*** Opening of The input ***
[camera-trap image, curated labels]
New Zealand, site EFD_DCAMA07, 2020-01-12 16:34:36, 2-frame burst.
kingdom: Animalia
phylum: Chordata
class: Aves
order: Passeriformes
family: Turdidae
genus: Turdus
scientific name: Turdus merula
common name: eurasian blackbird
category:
*** Close of The input ***
> [What the exercise asks] Set down only these lines, exactly: the one containing "kingdom: Animalia" and each line after it through the end of the entries above.

> [Output below]
kingdom: Animalia
phylum: Chordata
class: Aves
order: Passeriformes
family: Turdidae
genus: Turdus
scientific name: Turdus merula
common name: eurasian blackbird
category:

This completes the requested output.